After a day’s labor, they have spliced together three segments, creating a 12.5-kilometer-long cable. It will stay buried in the snow and will snoop on the activity of Grímsvötn, a dangerous, glacier-covered, Icelandic volcano.

Sitting in a hut on the ice later on, Fichtner’s team watches as seismic murmurs from the volcano beneath them flash across a computer screen: earthquakes too small to be felt but readily picked up by the optical fiber. “We could see them right under underneath our feet,” he says. “You’re sitting there and feeling the heartbeat of the volcano.”

(Credit:HILDUR JONSDOTTIR/Knowable Magazine) Researchers Sara Klaasen and Andreas Fichtner splice optical fibers in the back of a vehicle atop an Icelandic glacier.

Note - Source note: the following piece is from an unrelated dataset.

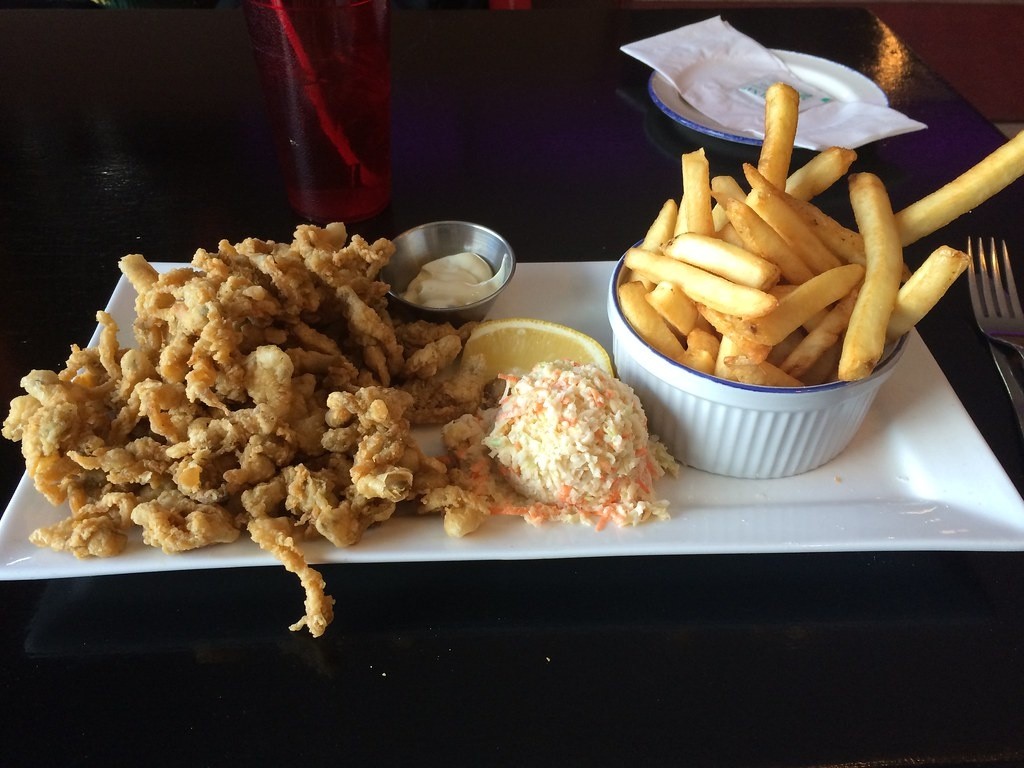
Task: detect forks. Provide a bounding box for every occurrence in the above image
[967,236,1024,365]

It is tricky work for cold hands in a harsh environment.

Fichtner, a geophysicist at the Swiss Federal Institute of Technology in Zurich, is one of a cadre of researchers using fiber optics to take the pulse of our planet. Much of this work is being done in remote places, from the tops of volcanoes to the bottoms of the seas, where traditional monitoring is too costly or difficult. There, in the last five years, fiber optics have started to shed light on seismic rumblings, ocean currents and even animal behaviors.